The concerns appear in a Dec. 8, 2015 email from the then-commander of the 99th Air Base Wing based at Nellis Air Force Base to officials at Republican Rep. Cresent Hardy's office.
The documents emerged as Hardy is in the middle of a tough re-election campaign and facing criticism for raising the prospect of Chinese spying from Faraday Future, which plans to create thousands of jobs at a plant in an industrial park not far from the base.
"With legitimate concerns having been raised, Congressman Hardy wants to make sure that we strike the appropriate balance between growing our economy and protecting one of our nation's most vital military installations," said Hardy's spokesman, Larry Farnsworth.
Hardy spoke to the Active Republican Women of Las Vegas club last month and characterized military officials as "terrified" of the company's building plan because of its Chinese backing. The comments were captured by a Democratic tracker and first reported earlier this week by political journalist Jon Ralston.
"They are sitting here at our Air Force bases all over this country watching things go, watching things come, stealing our intellectual property," Hardy said during a question and answer session on July 21.

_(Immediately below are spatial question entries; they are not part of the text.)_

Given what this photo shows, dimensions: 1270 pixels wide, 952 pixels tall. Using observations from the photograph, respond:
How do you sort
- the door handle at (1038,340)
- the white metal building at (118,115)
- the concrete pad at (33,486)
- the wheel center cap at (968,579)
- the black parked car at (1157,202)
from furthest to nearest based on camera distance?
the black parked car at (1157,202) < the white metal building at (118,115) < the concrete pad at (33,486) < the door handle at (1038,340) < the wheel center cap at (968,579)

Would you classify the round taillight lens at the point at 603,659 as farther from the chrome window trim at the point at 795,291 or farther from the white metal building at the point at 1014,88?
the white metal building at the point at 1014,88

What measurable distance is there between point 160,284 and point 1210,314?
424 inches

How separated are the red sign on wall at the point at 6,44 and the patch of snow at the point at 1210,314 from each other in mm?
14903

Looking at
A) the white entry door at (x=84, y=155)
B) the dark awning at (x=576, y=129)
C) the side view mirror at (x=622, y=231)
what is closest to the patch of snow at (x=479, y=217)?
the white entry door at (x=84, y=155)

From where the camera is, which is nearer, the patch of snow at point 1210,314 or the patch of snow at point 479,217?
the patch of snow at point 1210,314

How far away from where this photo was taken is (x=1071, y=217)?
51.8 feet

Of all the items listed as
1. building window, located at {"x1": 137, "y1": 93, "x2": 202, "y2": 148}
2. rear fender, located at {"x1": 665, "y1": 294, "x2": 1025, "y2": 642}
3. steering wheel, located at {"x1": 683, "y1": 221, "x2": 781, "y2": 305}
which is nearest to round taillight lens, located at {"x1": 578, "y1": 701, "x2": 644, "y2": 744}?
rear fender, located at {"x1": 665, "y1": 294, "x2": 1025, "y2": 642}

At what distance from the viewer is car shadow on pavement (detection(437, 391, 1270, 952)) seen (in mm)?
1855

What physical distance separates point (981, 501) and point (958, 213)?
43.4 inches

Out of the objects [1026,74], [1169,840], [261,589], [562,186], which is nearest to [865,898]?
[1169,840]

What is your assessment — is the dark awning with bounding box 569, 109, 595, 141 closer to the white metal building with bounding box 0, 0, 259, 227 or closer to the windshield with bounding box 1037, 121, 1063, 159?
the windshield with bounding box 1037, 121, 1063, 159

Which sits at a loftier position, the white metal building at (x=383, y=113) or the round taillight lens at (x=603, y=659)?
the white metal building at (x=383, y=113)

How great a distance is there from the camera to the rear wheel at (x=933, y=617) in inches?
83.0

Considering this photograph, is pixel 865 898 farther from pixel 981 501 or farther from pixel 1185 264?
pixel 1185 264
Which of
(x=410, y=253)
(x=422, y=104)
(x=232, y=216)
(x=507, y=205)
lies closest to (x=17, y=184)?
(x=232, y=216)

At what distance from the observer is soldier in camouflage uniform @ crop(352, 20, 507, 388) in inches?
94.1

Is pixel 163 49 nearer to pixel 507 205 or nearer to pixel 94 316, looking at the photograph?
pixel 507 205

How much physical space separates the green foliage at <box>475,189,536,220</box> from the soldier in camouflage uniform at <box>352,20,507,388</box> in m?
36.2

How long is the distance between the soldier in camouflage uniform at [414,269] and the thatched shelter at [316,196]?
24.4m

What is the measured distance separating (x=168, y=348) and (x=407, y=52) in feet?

The comments apparently originated from concerns outlined in the email, which had some names redacted before it was reviewed by The Associated Press. The document raised the question of whether a business affiliated with the Chinese entrepreneur backing Faraday Future was linked to the Chinese government.
It also raised the prospect of unauthorized monitoring of Department of Defense communications at the base near Faraday's site.
Steve Hill of the Nevada Governor's Office of Economic Development said officials on the Committee on Foreign Investment in the United States, who represent a range of federal agencies including the Department of Defense, reviewed the project and cleared it in December before the Nevada Legislature voted to proceed with tax incentives for the project.
He said he is confident in the months-long vetting process and that the company is not owned by the Chinese government. But he noted that not all parties within the military may have been aware of the vetting that came with the Faraday project.
Officials from Hardy's office say the concerns have come up even after the Dec. 8, 2015 email.
"The mission of Nellis AFB is to provide ready and relevant training for the warfighter," officials from the 99th Air Base Wing said in a statement. "We continue to be concerned when potential encroachment affects that mission and our national security. That said, we are committed to partnering with the community to develop compatible land use zoning around Nellis Air Force Base and its training areas."
Hardy is in a tough bid for re-election to Nevada's 4th Congressional District. His Democratic opponent, state Sen. Ruben Kihuen, who supported the Faraday project, characterized Hardy's statements about the car plant as "bizarre conspiracy theories" and "fear-mongering."